Ulfilas

Ulfilas
Wulfila is also a spider genus (Anyphaenidae)
Wulfila or Ulfilas

Wulfila explaining the Gospels to the Goths
Born ca. 310
Died 383
Children (adopted) Auxentius of Durostorum
Writings translated the Bible into Gothic
Offices held Bishop of the Goths

Ulfilas, or Gothic Wulfila (also Ulphilas. Orphila)[1] (ca. 310 – 383;[2]), bishop, missionary, and Bible translator, was a Goth or half-Goth and half-Greek from Cappadocia who had spent time inside the Roman Empire at the peak of the Arian controversy. Ulfilas was ordained a bishop by Eusebius of Nicomedia and returned to his people to work as a missionary.

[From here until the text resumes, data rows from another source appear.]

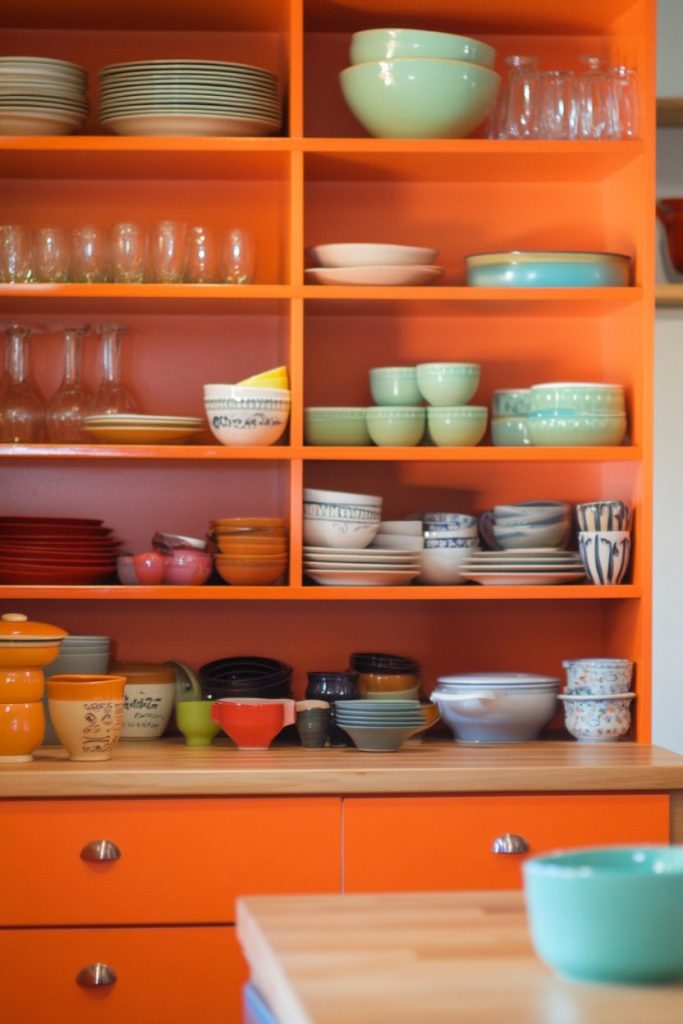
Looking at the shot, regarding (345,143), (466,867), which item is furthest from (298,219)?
(466,867)

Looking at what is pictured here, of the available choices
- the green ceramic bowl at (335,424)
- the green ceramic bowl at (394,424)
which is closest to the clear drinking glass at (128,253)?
the green ceramic bowl at (335,424)

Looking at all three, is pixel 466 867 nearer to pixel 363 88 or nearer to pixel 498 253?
pixel 498 253

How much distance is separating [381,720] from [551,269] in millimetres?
990

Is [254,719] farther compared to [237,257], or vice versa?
[237,257]

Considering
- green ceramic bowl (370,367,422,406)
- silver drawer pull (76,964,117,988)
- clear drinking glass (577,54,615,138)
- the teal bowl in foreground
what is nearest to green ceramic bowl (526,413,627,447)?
green ceramic bowl (370,367,422,406)

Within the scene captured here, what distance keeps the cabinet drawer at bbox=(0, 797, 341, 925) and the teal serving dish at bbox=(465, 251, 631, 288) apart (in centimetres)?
114

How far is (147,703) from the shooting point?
310 centimetres

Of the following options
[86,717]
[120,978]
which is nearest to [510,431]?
[86,717]

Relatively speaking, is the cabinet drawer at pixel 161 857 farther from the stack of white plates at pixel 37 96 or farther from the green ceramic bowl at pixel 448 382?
the stack of white plates at pixel 37 96

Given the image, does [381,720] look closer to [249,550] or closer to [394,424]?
[249,550]

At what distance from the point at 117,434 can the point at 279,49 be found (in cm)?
95

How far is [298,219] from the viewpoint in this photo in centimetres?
306

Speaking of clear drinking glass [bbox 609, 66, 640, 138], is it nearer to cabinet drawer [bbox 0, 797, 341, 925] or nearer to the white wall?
the white wall

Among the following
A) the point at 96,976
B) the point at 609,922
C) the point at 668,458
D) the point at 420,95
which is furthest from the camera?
the point at 668,458
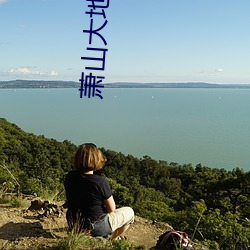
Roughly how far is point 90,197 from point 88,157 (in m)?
0.36

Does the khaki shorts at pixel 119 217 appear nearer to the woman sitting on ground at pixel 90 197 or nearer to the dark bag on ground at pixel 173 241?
the woman sitting on ground at pixel 90 197

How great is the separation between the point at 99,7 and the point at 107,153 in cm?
3053

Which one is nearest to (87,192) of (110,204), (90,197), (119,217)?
(90,197)

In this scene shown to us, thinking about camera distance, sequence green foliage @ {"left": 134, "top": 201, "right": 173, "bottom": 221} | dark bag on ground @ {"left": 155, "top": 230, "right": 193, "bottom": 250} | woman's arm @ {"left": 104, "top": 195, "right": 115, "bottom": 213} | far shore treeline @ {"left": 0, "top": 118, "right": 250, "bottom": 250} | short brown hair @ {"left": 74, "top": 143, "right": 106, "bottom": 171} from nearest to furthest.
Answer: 1. dark bag on ground @ {"left": 155, "top": 230, "right": 193, "bottom": 250}
2. short brown hair @ {"left": 74, "top": 143, "right": 106, "bottom": 171}
3. woman's arm @ {"left": 104, "top": 195, "right": 115, "bottom": 213}
4. green foliage @ {"left": 134, "top": 201, "right": 173, "bottom": 221}
5. far shore treeline @ {"left": 0, "top": 118, "right": 250, "bottom": 250}

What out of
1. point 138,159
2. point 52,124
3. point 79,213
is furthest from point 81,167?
point 52,124

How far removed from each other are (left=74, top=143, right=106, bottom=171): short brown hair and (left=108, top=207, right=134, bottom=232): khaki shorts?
493 millimetres

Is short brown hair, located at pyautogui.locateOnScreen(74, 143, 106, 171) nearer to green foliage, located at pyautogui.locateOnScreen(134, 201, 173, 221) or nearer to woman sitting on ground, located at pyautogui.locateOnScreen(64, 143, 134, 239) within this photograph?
woman sitting on ground, located at pyautogui.locateOnScreen(64, 143, 134, 239)

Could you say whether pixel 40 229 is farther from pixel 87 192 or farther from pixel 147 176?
pixel 147 176

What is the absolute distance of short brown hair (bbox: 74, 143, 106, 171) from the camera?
2.97 m

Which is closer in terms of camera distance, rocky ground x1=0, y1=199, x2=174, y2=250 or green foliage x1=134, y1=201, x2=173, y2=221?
rocky ground x1=0, y1=199, x2=174, y2=250

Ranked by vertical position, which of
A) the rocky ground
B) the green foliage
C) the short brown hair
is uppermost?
the short brown hair

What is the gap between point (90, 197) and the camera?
3.04 meters

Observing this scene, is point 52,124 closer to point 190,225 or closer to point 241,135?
point 241,135

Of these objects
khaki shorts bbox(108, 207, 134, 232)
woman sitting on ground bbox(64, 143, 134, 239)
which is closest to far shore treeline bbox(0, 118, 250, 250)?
khaki shorts bbox(108, 207, 134, 232)
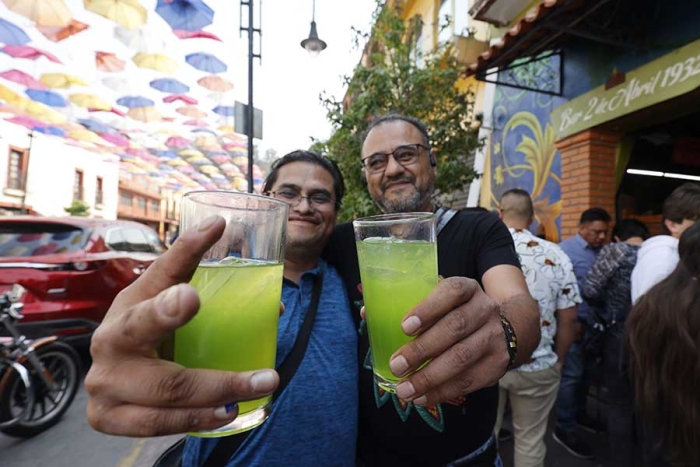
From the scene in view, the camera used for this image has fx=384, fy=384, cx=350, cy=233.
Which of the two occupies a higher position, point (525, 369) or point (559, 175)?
point (559, 175)

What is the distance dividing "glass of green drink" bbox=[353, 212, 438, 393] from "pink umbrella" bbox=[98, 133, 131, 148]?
16.0 metres

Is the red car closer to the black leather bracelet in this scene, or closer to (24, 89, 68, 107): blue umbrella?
the black leather bracelet

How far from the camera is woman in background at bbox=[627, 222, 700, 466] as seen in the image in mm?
1611

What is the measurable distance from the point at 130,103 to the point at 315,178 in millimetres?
10964

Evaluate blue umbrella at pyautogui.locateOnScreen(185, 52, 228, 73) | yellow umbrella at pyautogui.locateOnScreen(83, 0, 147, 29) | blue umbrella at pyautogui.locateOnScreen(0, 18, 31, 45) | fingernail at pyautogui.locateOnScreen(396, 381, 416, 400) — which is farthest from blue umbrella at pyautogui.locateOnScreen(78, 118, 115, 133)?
fingernail at pyautogui.locateOnScreen(396, 381, 416, 400)

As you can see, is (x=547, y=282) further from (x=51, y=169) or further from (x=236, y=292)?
(x=51, y=169)

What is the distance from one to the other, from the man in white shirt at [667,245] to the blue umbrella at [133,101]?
38.3 ft

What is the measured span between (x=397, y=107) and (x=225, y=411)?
237 inches

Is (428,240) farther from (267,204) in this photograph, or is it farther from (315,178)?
(315,178)

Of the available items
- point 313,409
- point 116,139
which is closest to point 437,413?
point 313,409

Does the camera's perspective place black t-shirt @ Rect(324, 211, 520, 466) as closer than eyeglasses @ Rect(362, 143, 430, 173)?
Yes

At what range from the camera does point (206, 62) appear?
28.0ft

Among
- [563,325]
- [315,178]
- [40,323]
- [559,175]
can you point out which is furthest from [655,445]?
[40,323]

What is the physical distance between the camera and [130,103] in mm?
10594
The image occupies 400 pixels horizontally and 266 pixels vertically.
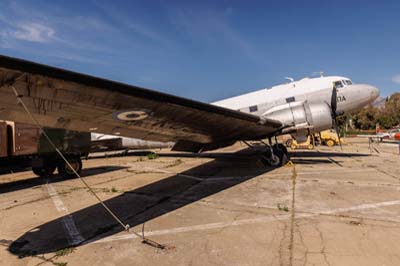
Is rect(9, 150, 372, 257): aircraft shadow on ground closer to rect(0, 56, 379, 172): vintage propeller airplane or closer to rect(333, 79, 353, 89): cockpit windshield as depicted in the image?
rect(0, 56, 379, 172): vintage propeller airplane

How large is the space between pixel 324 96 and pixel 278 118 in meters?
2.86

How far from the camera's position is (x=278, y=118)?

In 348, to escape religious persecution by a Gothic chief, probably Athanaric[3] he obtained permission from Constantius II to migrate with his flock of converts to Moesia and settle near Nicopolis ad Istrum, in what is now northern Bulgaria. There, Ulfilas translated the Bible from Greek into the Gothic language. For this he devised the Gothic alphabet.[4] Fragments of his translation have survived, notably the Codex Argenteus held since 1648 in the University Library of Uppsala in Sweden. A parchment page of this Bible was found in 1971 in the Speyer Cathedral.[5]

His parents were of non-Gothic Anatolian origin but had been enslaved by Goths on horseback. Ulfilas converted many among the Goths, preaching an Arian Christianity, which, when they reached the western Mediterranean, set them apart from their Orthodox neighbors and subjects.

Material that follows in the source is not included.